Going into Friday night’s game, two stats jumped off the page as I typed the series preview: Max Scherzer was 11-0 with a 3.05 ERA. And though Scherzer wasn’t as dominant Friday night as he had been the last time the Tigers starter faced the Rays, he was good enough. Scherzer struck out nine, walked just one, and allowed only one man to reach scoring position. Now sitting at 12-0, Scherzer is the first pitcher to reach that mark since Roger Clemens in 1986.
Unlike the game prior, the Rays offense was able to put some crooked numbers on the board. Ben Zobrist put the Rays on the board first, sending a solo line-drive shot to right-field in the fourth inning for the Rays first hit. If anything, Zobrist’s home run was encouraging. Zo hasn’t shown much power this season, and this is a welcome sign — especially after the flare up of plantar fasiciitis in Longoria’s foot. Wil Myers (the only Ray with multiple hits) cut the lead to two in the fifth inning with a 406 ft. blast down the left-field line. He also singled in the seventh inning, and subsequently scored on a Luke Scott double down the right-field line, closing the gap to one.
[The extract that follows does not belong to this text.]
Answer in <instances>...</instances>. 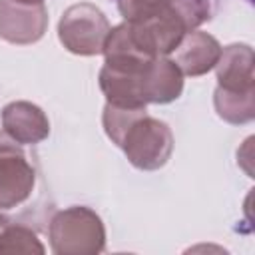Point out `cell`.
I'll list each match as a JSON object with an SVG mask.
<instances>
[{"label": "cell", "instance_id": "9c48e42d", "mask_svg": "<svg viewBox=\"0 0 255 255\" xmlns=\"http://www.w3.org/2000/svg\"><path fill=\"white\" fill-rule=\"evenodd\" d=\"M181 88H183L181 70L171 60H165V58L157 56L143 72L141 92H143V102L145 104H149V102H155V104L171 102L181 94Z\"/></svg>", "mask_w": 255, "mask_h": 255}, {"label": "cell", "instance_id": "30bf717a", "mask_svg": "<svg viewBox=\"0 0 255 255\" xmlns=\"http://www.w3.org/2000/svg\"><path fill=\"white\" fill-rule=\"evenodd\" d=\"M215 108L221 118L233 124L251 122L255 116L253 94H227V92L215 90Z\"/></svg>", "mask_w": 255, "mask_h": 255}, {"label": "cell", "instance_id": "8992f818", "mask_svg": "<svg viewBox=\"0 0 255 255\" xmlns=\"http://www.w3.org/2000/svg\"><path fill=\"white\" fill-rule=\"evenodd\" d=\"M217 90L227 94H253V50L245 44L221 50L217 60Z\"/></svg>", "mask_w": 255, "mask_h": 255}, {"label": "cell", "instance_id": "52a82bcc", "mask_svg": "<svg viewBox=\"0 0 255 255\" xmlns=\"http://www.w3.org/2000/svg\"><path fill=\"white\" fill-rule=\"evenodd\" d=\"M173 52L175 64L183 74L201 76L217 64L221 56V46L213 36L205 32H187Z\"/></svg>", "mask_w": 255, "mask_h": 255}, {"label": "cell", "instance_id": "5b68a950", "mask_svg": "<svg viewBox=\"0 0 255 255\" xmlns=\"http://www.w3.org/2000/svg\"><path fill=\"white\" fill-rule=\"evenodd\" d=\"M44 4H22L16 0H0V36L8 42L30 44L42 38L46 30Z\"/></svg>", "mask_w": 255, "mask_h": 255}, {"label": "cell", "instance_id": "6da1fadb", "mask_svg": "<svg viewBox=\"0 0 255 255\" xmlns=\"http://www.w3.org/2000/svg\"><path fill=\"white\" fill-rule=\"evenodd\" d=\"M118 145L124 147L135 167L157 169L171 153V131L163 122H157L141 112L129 122Z\"/></svg>", "mask_w": 255, "mask_h": 255}, {"label": "cell", "instance_id": "ba28073f", "mask_svg": "<svg viewBox=\"0 0 255 255\" xmlns=\"http://www.w3.org/2000/svg\"><path fill=\"white\" fill-rule=\"evenodd\" d=\"M2 124L6 133L18 143L42 141L50 131V124L44 112L38 106H32L28 102L8 104L2 112Z\"/></svg>", "mask_w": 255, "mask_h": 255}, {"label": "cell", "instance_id": "8fae6325", "mask_svg": "<svg viewBox=\"0 0 255 255\" xmlns=\"http://www.w3.org/2000/svg\"><path fill=\"white\" fill-rule=\"evenodd\" d=\"M16 2H22V4H42V0H16Z\"/></svg>", "mask_w": 255, "mask_h": 255}, {"label": "cell", "instance_id": "7a4b0ae2", "mask_svg": "<svg viewBox=\"0 0 255 255\" xmlns=\"http://www.w3.org/2000/svg\"><path fill=\"white\" fill-rule=\"evenodd\" d=\"M50 233L56 253H98L104 247L102 221L86 207H72L58 213Z\"/></svg>", "mask_w": 255, "mask_h": 255}, {"label": "cell", "instance_id": "277c9868", "mask_svg": "<svg viewBox=\"0 0 255 255\" xmlns=\"http://www.w3.org/2000/svg\"><path fill=\"white\" fill-rule=\"evenodd\" d=\"M34 185V169L22 149L6 133H0V207L22 203Z\"/></svg>", "mask_w": 255, "mask_h": 255}, {"label": "cell", "instance_id": "3957f363", "mask_svg": "<svg viewBox=\"0 0 255 255\" xmlns=\"http://www.w3.org/2000/svg\"><path fill=\"white\" fill-rule=\"evenodd\" d=\"M108 34L106 16L92 4H76L60 20V40L74 54L92 56L104 52Z\"/></svg>", "mask_w": 255, "mask_h": 255}]
</instances>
But the Rays would ultimately fall a handful of runs short.
Miguel Cabrera and Prince Fielder didn’t aide the Tigers offense, they were the Tigers offense. The duo went a combined 6-7 with a walk, three home runs, and five RBI, while the rest of the Tigers lineup went 2-25 with two walks. This isn’t to say that Colome pitched poorly, however I have to question the pitching plan drawn up by Hickey and company. Personally, I have no clue why anyone would pitch to Cabrera, especially when he has a 1.146 OPS. It will be up to Chris Archer to neutralize Cabrera and Fielder Saturday, no easy task.
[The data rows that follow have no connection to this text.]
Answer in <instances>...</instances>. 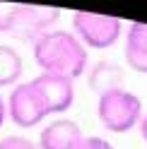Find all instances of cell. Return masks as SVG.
Instances as JSON below:
<instances>
[{
    "instance_id": "cell-12",
    "label": "cell",
    "mask_w": 147,
    "mask_h": 149,
    "mask_svg": "<svg viewBox=\"0 0 147 149\" xmlns=\"http://www.w3.org/2000/svg\"><path fill=\"white\" fill-rule=\"evenodd\" d=\"M12 15H15V5H5V3H0V34H10Z\"/></svg>"
},
{
    "instance_id": "cell-15",
    "label": "cell",
    "mask_w": 147,
    "mask_h": 149,
    "mask_svg": "<svg viewBox=\"0 0 147 149\" xmlns=\"http://www.w3.org/2000/svg\"><path fill=\"white\" fill-rule=\"evenodd\" d=\"M5 118H7V101L0 96V125L5 123Z\"/></svg>"
},
{
    "instance_id": "cell-6",
    "label": "cell",
    "mask_w": 147,
    "mask_h": 149,
    "mask_svg": "<svg viewBox=\"0 0 147 149\" xmlns=\"http://www.w3.org/2000/svg\"><path fill=\"white\" fill-rule=\"evenodd\" d=\"M29 82L34 84V89L39 91V96L43 101L46 111H48V116L65 113V111L75 104V82L68 79V77L41 72Z\"/></svg>"
},
{
    "instance_id": "cell-9",
    "label": "cell",
    "mask_w": 147,
    "mask_h": 149,
    "mask_svg": "<svg viewBox=\"0 0 147 149\" xmlns=\"http://www.w3.org/2000/svg\"><path fill=\"white\" fill-rule=\"evenodd\" d=\"M89 87L94 91H99V94L111 91V89H121L123 87V70L116 63L99 60L89 72Z\"/></svg>"
},
{
    "instance_id": "cell-13",
    "label": "cell",
    "mask_w": 147,
    "mask_h": 149,
    "mask_svg": "<svg viewBox=\"0 0 147 149\" xmlns=\"http://www.w3.org/2000/svg\"><path fill=\"white\" fill-rule=\"evenodd\" d=\"M77 149H113V144L108 142V139H104V137H82V142H80V147Z\"/></svg>"
},
{
    "instance_id": "cell-11",
    "label": "cell",
    "mask_w": 147,
    "mask_h": 149,
    "mask_svg": "<svg viewBox=\"0 0 147 149\" xmlns=\"http://www.w3.org/2000/svg\"><path fill=\"white\" fill-rule=\"evenodd\" d=\"M0 149H39V144L24 135H7L0 139Z\"/></svg>"
},
{
    "instance_id": "cell-5",
    "label": "cell",
    "mask_w": 147,
    "mask_h": 149,
    "mask_svg": "<svg viewBox=\"0 0 147 149\" xmlns=\"http://www.w3.org/2000/svg\"><path fill=\"white\" fill-rule=\"evenodd\" d=\"M48 116L39 91L34 89L32 82H20L7 99V118L17 127H34Z\"/></svg>"
},
{
    "instance_id": "cell-8",
    "label": "cell",
    "mask_w": 147,
    "mask_h": 149,
    "mask_svg": "<svg viewBox=\"0 0 147 149\" xmlns=\"http://www.w3.org/2000/svg\"><path fill=\"white\" fill-rule=\"evenodd\" d=\"M125 63L130 65V70L147 74V24L135 22L125 34V46H123Z\"/></svg>"
},
{
    "instance_id": "cell-3",
    "label": "cell",
    "mask_w": 147,
    "mask_h": 149,
    "mask_svg": "<svg viewBox=\"0 0 147 149\" xmlns=\"http://www.w3.org/2000/svg\"><path fill=\"white\" fill-rule=\"evenodd\" d=\"M123 22L111 15H97V12H82L77 10L72 15V34L85 43V48L104 51L121 39Z\"/></svg>"
},
{
    "instance_id": "cell-2",
    "label": "cell",
    "mask_w": 147,
    "mask_h": 149,
    "mask_svg": "<svg viewBox=\"0 0 147 149\" xmlns=\"http://www.w3.org/2000/svg\"><path fill=\"white\" fill-rule=\"evenodd\" d=\"M97 113L102 125L108 132H128L133 130L142 118V101L137 94L128 89H111L99 94V104H97Z\"/></svg>"
},
{
    "instance_id": "cell-14",
    "label": "cell",
    "mask_w": 147,
    "mask_h": 149,
    "mask_svg": "<svg viewBox=\"0 0 147 149\" xmlns=\"http://www.w3.org/2000/svg\"><path fill=\"white\" fill-rule=\"evenodd\" d=\"M137 127H140V135H142V139L147 142V113H142V118H140V123H137Z\"/></svg>"
},
{
    "instance_id": "cell-1",
    "label": "cell",
    "mask_w": 147,
    "mask_h": 149,
    "mask_svg": "<svg viewBox=\"0 0 147 149\" xmlns=\"http://www.w3.org/2000/svg\"><path fill=\"white\" fill-rule=\"evenodd\" d=\"M34 60L41 72L60 74L75 82L87 70V48L72 31L51 29L34 41Z\"/></svg>"
},
{
    "instance_id": "cell-4",
    "label": "cell",
    "mask_w": 147,
    "mask_h": 149,
    "mask_svg": "<svg viewBox=\"0 0 147 149\" xmlns=\"http://www.w3.org/2000/svg\"><path fill=\"white\" fill-rule=\"evenodd\" d=\"M60 19V10L56 7H39V5H15L10 34L20 41H36L46 31L56 29Z\"/></svg>"
},
{
    "instance_id": "cell-7",
    "label": "cell",
    "mask_w": 147,
    "mask_h": 149,
    "mask_svg": "<svg viewBox=\"0 0 147 149\" xmlns=\"http://www.w3.org/2000/svg\"><path fill=\"white\" fill-rule=\"evenodd\" d=\"M82 130L70 118H56L41 130L39 135V149H77L82 142Z\"/></svg>"
},
{
    "instance_id": "cell-10",
    "label": "cell",
    "mask_w": 147,
    "mask_h": 149,
    "mask_svg": "<svg viewBox=\"0 0 147 149\" xmlns=\"http://www.w3.org/2000/svg\"><path fill=\"white\" fill-rule=\"evenodd\" d=\"M24 72V63L20 51H15L12 46L0 43V87H17L20 77Z\"/></svg>"
}]
</instances>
Colome pitched relatively well even though he’d walk off the field with his first big league loss, after giving up his first earned runs of the season. He didn’t lose composure after falling behind early in a game, and that speaks volumes. Colome kept his cool and completed six innings, keeping the Rays in the game and avoiding taxing the bullpen.
Evan Longoria’s health became part of the narrative once more after he was removed from the game before the third inning. Joe Smith of the times tweeted Friday night,
“Rays say Longoria left tonight’s game after irritating the plantar fasiciitis in his foot, will be re-evaluated tomorrow.”
Longo has been dealing with the issue the last few weeks. It’s forced him to DH more this season, while also taking his Gold Glove defense off the field. He was sent home in a walking boot, and is projected to miss at least Saturday and Sunday’s games, according to Joe Maddon.
The New What Next
Chris Archer will take on a somewhat erratic Justin Verlander tonight. I’d imagine that “Don’t Pitch to Cabrera and Fielder” will be typed in bold print (and highlighted) in the pitching plan. You can read about the pitching match-up here.
Rays 6/29/13 Starting Lineup
- As we mentioned yesterday, David Price will make his first post DL start Tuesday against the Astros. He pitched like the Price of old in his last rehab start, striking out 12 and walking three in seven strong innings of work. The Rays are going to have to send down Colome or Archer, or DFA Roberto Hernandez in order to make room for Price on the 25-man roster. Archer is presumably the favorite to be sent down.
- Hey, Stephen Vogt finally got his first big league hit last night, a homer no less. Vogt was a combined 0-for-32 before hitting the homer.
- Per Marc Topkin, the Rays don’t plan to put Longoria on DL and he will be on a day by day evaluation for now. That said, Ryan Roberts has been recalled from Triple-A Durham and is on lineup card tonight, while Alex Colome has been optioned back to in Triple-A in order to make room for him on the roster. How this effects the roster ahead of David Price’s reactivation is up to speculation. I’d imagine that Archer would stay up for the time being, with Roberts being optioned back to Triple-A Tuesday unless Longo gets placed on the DL beforehand.